良く効く薬がたくさんありますので、内服薬による治療が先ず試みられます。

α (アルファ)ブロッカー:

ハルナール、
フリバス、
ユリーフなどがあります。
ハルナールとフリバスには後発品(ジェネリック医薬品)があります。

前立腺の平滑筋組織に分布しているアドレナリン性α1受容体を遮断し、筋組織の収縮による尿道の圧迫を解除します。
α ブロッカーには目まいのような副作用が出る場合があります。
たとえばフリバスでは、目まい(0.98%)、たちくらみ(0.49%)のような頻度です。頻度は高くありませんが、起こる場合には他の薬を使うようにします。
ハルナールフリバスユリーフ

PDE5阻害薬

ザルティア
2014年4月に発売された新しい薬です。
平滑筋を弛緩させる作用を媒介するcGMPを分解する酵素の働きを抑え、血液を送る血管や前立腺、膀胱の平滑筋を弛緩させて排尿障害を改善させます。また、膀胱から中枢神経への神経活動を抑え、頻尿などを改善させる効果もあります。服用した患者さんの評価が高いことが特徴とされています。
画像の説明画像の説明

植物製剤・漢方薬など:

エビプロスタット、
セルニルトン、
パラプロスト、
八味地黄丸、
牛車腎気丸などです。

薬がどこにどう働いて効くかは明らかではありませんが、抗炎症作用・抗浮腫作用・抗うっ血作用などのより症状を改善します。
目立った副作用はありません。

抗アンドロゲン薬:

プロスタール、
パーセリン、
アボルブなどです。

ホルモン作用により大きくなった前立腺を縮小し排尿障害を改善するものです。

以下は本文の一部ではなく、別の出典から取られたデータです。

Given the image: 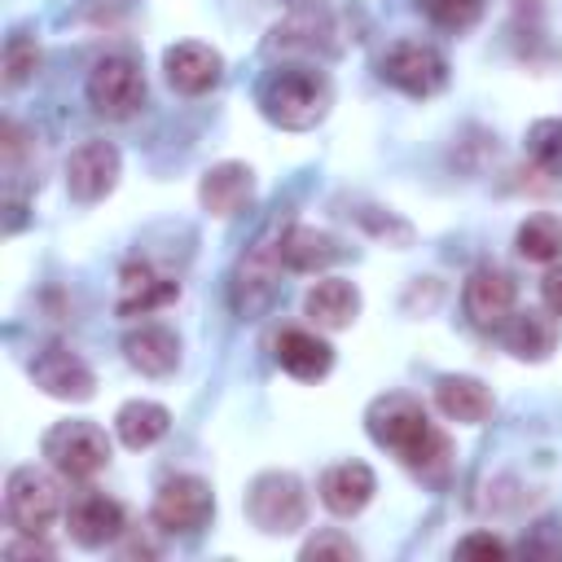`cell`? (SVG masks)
I'll return each instance as SVG.
<instances>
[{"label":"cell","mask_w":562,"mask_h":562,"mask_svg":"<svg viewBox=\"0 0 562 562\" xmlns=\"http://www.w3.org/2000/svg\"><path fill=\"white\" fill-rule=\"evenodd\" d=\"M364 426H369V439L386 452H395L413 474L422 479H443L448 465H452V443L448 435L430 422V413L422 408V400L413 395H378L364 413Z\"/></svg>","instance_id":"6da1fadb"},{"label":"cell","mask_w":562,"mask_h":562,"mask_svg":"<svg viewBox=\"0 0 562 562\" xmlns=\"http://www.w3.org/2000/svg\"><path fill=\"white\" fill-rule=\"evenodd\" d=\"M329 101H334V88H329L325 70L303 66V61L277 66L259 83V110H263V119L277 123V127H285V132L316 127L329 114Z\"/></svg>","instance_id":"7a4b0ae2"},{"label":"cell","mask_w":562,"mask_h":562,"mask_svg":"<svg viewBox=\"0 0 562 562\" xmlns=\"http://www.w3.org/2000/svg\"><path fill=\"white\" fill-rule=\"evenodd\" d=\"M281 228H268L259 233L233 263V277H228V303L241 321H255L272 307L277 299V285H281Z\"/></svg>","instance_id":"3957f363"},{"label":"cell","mask_w":562,"mask_h":562,"mask_svg":"<svg viewBox=\"0 0 562 562\" xmlns=\"http://www.w3.org/2000/svg\"><path fill=\"white\" fill-rule=\"evenodd\" d=\"M40 452L44 461L61 474V479H92L110 465V439L97 422H53L40 439Z\"/></svg>","instance_id":"277c9868"},{"label":"cell","mask_w":562,"mask_h":562,"mask_svg":"<svg viewBox=\"0 0 562 562\" xmlns=\"http://www.w3.org/2000/svg\"><path fill=\"white\" fill-rule=\"evenodd\" d=\"M4 514L13 531H31L44 536L57 518H61V483L57 474L40 470V465H18L9 470L4 483Z\"/></svg>","instance_id":"5b68a950"},{"label":"cell","mask_w":562,"mask_h":562,"mask_svg":"<svg viewBox=\"0 0 562 562\" xmlns=\"http://www.w3.org/2000/svg\"><path fill=\"white\" fill-rule=\"evenodd\" d=\"M246 518L268 531V536H285L299 531L307 518V492L290 470H263L250 487H246Z\"/></svg>","instance_id":"8992f818"},{"label":"cell","mask_w":562,"mask_h":562,"mask_svg":"<svg viewBox=\"0 0 562 562\" xmlns=\"http://www.w3.org/2000/svg\"><path fill=\"white\" fill-rule=\"evenodd\" d=\"M145 101V75L136 66V57L127 53H105L92 70H88V105L101 119H132Z\"/></svg>","instance_id":"52a82bcc"},{"label":"cell","mask_w":562,"mask_h":562,"mask_svg":"<svg viewBox=\"0 0 562 562\" xmlns=\"http://www.w3.org/2000/svg\"><path fill=\"white\" fill-rule=\"evenodd\" d=\"M215 514V496H211V483L198 479V474H176L158 487L154 496V527L162 536H198Z\"/></svg>","instance_id":"ba28073f"},{"label":"cell","mask_w":562,"mask_h":562,"mask_svg":"<svg viewBox=\"0 0 562 562\" xmlns=\"http://www.w3.org/2000/svg\"><path fill=\"white\" fill-rule=\"evenodd\" d=\"M378 75L408 97H435L448 83V57L426 40H400L382 53Z\"/></svg>","instance_id":"9c48e42d"},{"label":"cell","mask_w":562,"mask_h":562,"mask_svg":"<svg viewBox=\"0 0 562 562\" xmlns=\"http://www.w3.org/2000/svg\"><path fill=\"white\" fill-rule=\"evenodd\" d=\"M31 378H35V386L44 391V395H53V400H92V391H97V378H92V369L70 351V347H61V342H48L44 351H35V360H31Z\"/></svg>","instance_id":"30bf717a"},{"label":"cell","mask_w":562,"mask_h":562,"mask_svg":"<svg viewBox=\"0 0 562 562\" xmlns=\"http://www.w3.org/2000/svg\"><path fill=\"white\" fill-rule=\"evenodd\" d=\"M119 180V149L110 140H83L66 158V193L75 202H101Z\"/></svg>","instance_id":"8fae6325"},{"label":"cell","mask_w":562,"mask_h":562,"mask_svg":"<svg viewBox=\"0 0 562 562\" xmlns=\"http://www.w3.org/2000/svg\"><path fill=\"white\" fill-rule=\"evenodd\" d=\"M514 299H518V290H514L509 272L487 268V263L474 268L465 290H461V307H465L474 329H501L514 316Z\"/></svg>","instance_id":"7c38bea8"},{"label":"cell","mask_w":562,"mask_h":562,"mask_svg":"<svg viewBox=\"0 0 562 562\" xmlns=\"http://www.w3.org/2000/svg\"><path fill=\"white\" fill-rule=\"evenodd\" d=\"M162 70H167V83L184 97H202L220 83L224 75V57L211 48V44H198V40H184V44H171L167 57H162Z\"/></svg>","instance_id":"4fadbf2b"},{"label":"cell","mask_w":562,"mask_h":562,"mask_svg":"<svg viewBox=\"0 0 562 562\" xmlns=\"http://www.w3.org/2000/svg\"><path fill=\"white\" fill-rule=\"evenodd\" d=\"M123 527H127V522H123V505L110 501V496H101V492H83V496L70 501V509H66V531H70V540L83 544V549H101V544L119 540Z\"/></svg>","instance_id":"5bb4252c"},{"label":"cell","mask_w":562,"mask_h":562,"mask_svg":"<svg viewBox=\"0 0 562 562\" xmlns=\"http://www.w3.org/2000/svg\"><path fill=\"white\" fill-rule=\"evenodd\" d=\"M176 294H180V285L145 259H132L119 272V316H149V312L167 307Z\"/></svg>","instance_id":"9a60e30c"},{"label":"cell","mask_w":562,"mask_h":562,"mask_svg":"<svg viewBox=\"0 0 562 562\" xmlns=\"http://www.w3.org/2000/svg\"><path fill=\"white\" fill-rule=\"evenodd\" d=\"M250 193H255V176L246 162H215L198 184V202L215 220H233L250 202Z\"/></svg>","instance_id":"2e32d148"},{"label":"cell","mask_w":562,"mask_h":562,"mask_svg":"<svg viewBox=\"0 0 562 562\" xmlns=\"http://www.w3.org/2000/svg\"><path fill=\"white\" fill-rule=\"evenodd\" d=\"M373 487H378V479H373V470L364 461H338V465H329L321 474V501L338 518L360 514L373 501Z\"/></svg>","instance_id":"e0dca14e"},{"label":"cell","mask_w":562,"mask_h":562,"mask_svg":"<svg viewBox=\"0 0 562 562\" xmlns=\"http://www.w3.org/2000/svg\"><path fill=\"white\" fill-rule=\"evenodd\" d=\"M338 259H342V246H338L334 233L307 228V224H285L281 228V263L290 272H321Z\"/></svg>","instance_id":"ac0fdd59"},{"label":"cell","mask_w":562,"mask_h":562,"mask_svg":"<svg viewBox=\"0 0 562 562\" xmlns=\"http://www.w3.org/2000/svg\"><path fill=\"white\" fill-rule=\"evenodd\" d=\"M123 356H127V364H132L136 373H145V378H167V373L176 369V360H180V342H176V334L162 329V325H140V329H127V334H123Z\"/></svg>","instance_id":"d6986e66"},{"label":"cell","mask_w":562,"mask_h":562,"mask_svg":"<svg viewBox=\"0 0 562 562\" xmlns=\"http://www.w3.org/2000/svg\"><path fill=\"white\" fill-rule=\"evenodd\" d=\"M303 312L321 329H347L356 321V312H360V290L351 281H342V277H325L303 294Z\"/></svg>","instance_id":"ffe728a7"},{"label":"cell","mask_w":562,"mask_h":562,"mask_svg":"<svg viewBox=\"0 0 562 562\" xmlns=\"http://www.w3.org/2000/svg\"><path fill=\"white\" fill-rule=\"evenodd\" d=\"M277 364L299 382H316L334 369V347L312 329H285L277 338Z\"/></svg>","instance_id":"44dd1931"},{"label":"cell","mask_w":562,"mask_h":562,"mask_svg":"<svg viewBox=\"0 0 562 562\" xmlns=\"http://www.w3.org/2000/svg\"><path fill=\"white\" fill-rule=\"evenodd\" d=\"M435 404L443 417L465 422V426H479L492 417V391L470 373H443L435 382Z\"/></svg>","instance_id":"7402d4cb"},{"label":"cell","mask_w":562,"mask_h":562,"mask_svg":"<svg viewBox=\"0 0 562 562\" xmlns=\"http://www.w3.org/2000/svg\"><path fill=\"white\" fill-rule=\"evenodd\" d=\"M501 334H505V347L518 360H544L553 351V342H558V329H553V321L544 312H514L501 325Z\"/></svg>","instance_id":"603a6c76"},{"label":"cell","mask_w":562,"mask_h":562,"mask_svg":"<svg viewBox=\"0 0 562 562\" xmlns=\"http://www.w3.org/2000/svg\"><path fill=\"white\" fill-rule=\"evenodd\" d=\"M167 426H171V413H167L162 404H154V400H127V404L114 413V430H119V439H123L127 448H149V443H158V439L167 435Z\"/></svg>","instance_id":"cb8c5ba5"},{"label":"cell","mask_w":562,"mask_h":562,"mask_svg":"<svg viewBox=\"0 0 562 562\" xmlns=\"http://www.w3.org/2000/svg\"><path fill=\"white\" fill-rule=\"evenodd\" d=\"M518 255L531 259V263H558L562 259V220L540 211V215H527L518 224V237H514Z\"/></svg>","instance_id":"d4e9b609"},{"label":"cell","mask_w":562,"mask_h":562,"mask_svg":"<svg viewBox=\"0 0 562 562\" xmlns=\"http://www.w3.org/2000/svg\"><path fill=\"white\" fill-rule=\"evenodd\" d=\"M527 154L540 171L562 176V119H536L527 127Z\"/></svg>","instance_id":"484cf974"},{"label":"cell","mask_w":562,"mask_h":562,"mask_svg":"<svg viewBox=\"0 0 562 562\" xmlns=\"http://www.w3.org/2000/svg\"><path fill=\"white\" fill-rule=\"evenodd\" d=\"M325 31H329V26H325L321 13H294L290 22H281V26L272 31V48H303V53H316Z\"/></svg>","instance_id":"4316f807"},{"label":"cell","mask_w":562,"mask_h":562,"mask_svg":"<svg viewBox=\"0 0 562 562\" xmlns=\"http://www.w3.org/2000/svg\"><path fill=\"white\" fill-rule=\"evenodd\" d=\"M40 44L31 35H9L4 44V88H22L40 70Z\"/></svg>","instance_id":"83f0119b"},{"label":"cell","mask_w":562,"mask_h":562,"mask_svg":"<svg viewBox=\"0 0 562 562\" xmlns=\"http://www.w3.org/2000/svg\"><path fill=\"white\" fill-rule=\"evenodd\" d=\"M417 4L435 26H448V31H465L483 13V0H417Z\"/></svg>","instance_id":"f1b7e54d"},{"label":"cell","mask_w":562,"mask_h":562,"mask_svg":"<svg viewBox=\"0 0 562 562\" xmlns=\"http://www.w3.org/2000/svg\"><path fill=\"white\" fill-rule=\"evenodd\" d=\"M299 558L303 562H321V558H342V562H351V558H360V549L351 544V536H342V531H316L303 549H299Z\"/></svg>","instance_id":"f546056e"},{"label":"cell","mask_w":562,"mask_h":562,"mask_svg":"<svg viewBox=\"0 0 562 562\" xmlns=\"http://www.w3.org/2000/svg\"><path fill=\"white\" fill-rule=\"evenodd\" d=\"M518 553L522 558H540V562H549V558H562V527L558 522H536L527 536H522V544H518Z\"/></svg>","instance_id":"4dcf8cb0"},{"label":"cell","mask_w":562,"mask_h":562,"mask_svg":"<svg viewBox=\"0 0 562 562\" xmlns=\"http://www.w3.org/2000/svg\"><path fill=\"white\" fill-rule=\"evenodd\" d=\"M457 558H505L509 553V544L501 540V536H492V531H470V536H461L457 540V549H452Z\"/></svg>","instance_id":"1f68e13d"},{"label":"cell","mask_w":562,"mask_h":562,"mask_svg":"<svg viewBox=\"0 0 562 562\" xmlns=\"http://www.w3.org/2000/svg\"><path fill=\"white\" fill-rule=\"evenodd\" d=\"M4 558H53V544L44 536H31V531H18L9 544H4Z\"/></svg>","instance_id":"d6a6232c"},{"label":"cell","mask_w":562,"mask_h":562,"mask_svg":"<svg viewBox=\"0 0 562 562\" xmlns=\"http://www.w3.org/2000/svg\"><path fill=\"white\" fill-rule=\"evenodd\" d=\"M540 299H544V312L549 316H562V259L549 263V272L540 277Z\"/></svg>","instance_id":"836d02e7"}]
</instances>
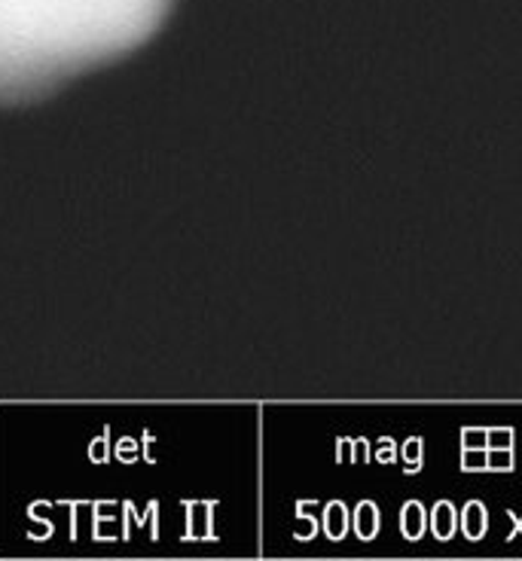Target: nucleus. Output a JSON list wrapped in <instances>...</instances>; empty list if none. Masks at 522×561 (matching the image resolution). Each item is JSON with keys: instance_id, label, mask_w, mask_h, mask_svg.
<instances>
[{"instance_id": "obj_1", "label": "nucleus", "mask_w": 522, "mask_h": 561, "mask_svg": "<svg viewBox=\"0 0 522 561\" xmlns=\"http://www.w3.org/2000/svg\"><path fill=\"white\" fill-rule=\"evenodd\" d=\"M174 0H0V107L49 101L154 41Z\"/></svg>"}]
</instances>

前立腺が小さくなるのはアンチアンドロゲン剤だけです。
副作用は多くはありませんがインポテンスを起こす可能性があります。
前立腺肥大に大きく関与する男性ホルモンはジヒドロテストステロンです。2009年に発売されたアボルブは男性ホルモンであるテストステロンをジヒドロテストステロンに代謝する酵素(5α還元酵素)を阻害します。このことにより肥大した前立腺を小さく縮小し排尿の症状を改善します。テストステロンは低下させませんのでインポテンス等の副作用の頻度は多くありません。

2. 手術療法

薬物療法で自覚症状や残尿が十分に改善されない方、肉眼的血尿が続く方、定期的な通院を希望されない方などが適応となります。

1.経尿道的前立腺摘除術(TUR-P)
 標準的な術式で、ほとんど全ての病院で手術を受けることが出来ます。
2.前立腺レーザー蒸散術(PVP)
 高出力の特殊な波長(532nm)の緑色のレーザーを使用し前立腺を「蒸散」するもので出血が少なく安全な手術療法です。大阪府下ではPL病院(富田林)、吉田病院(枚方)など数施設に導入されています。
3.前立腺レーザー手術(HoLEP)
 ホルミウム・ヤグレーザーを使い、肥大した前立腺内腺をくり抜くように取り除く手術です。治療効果は大きいと考えられますが、手術は難度がやや高く習熟した術者が必要と考えられます。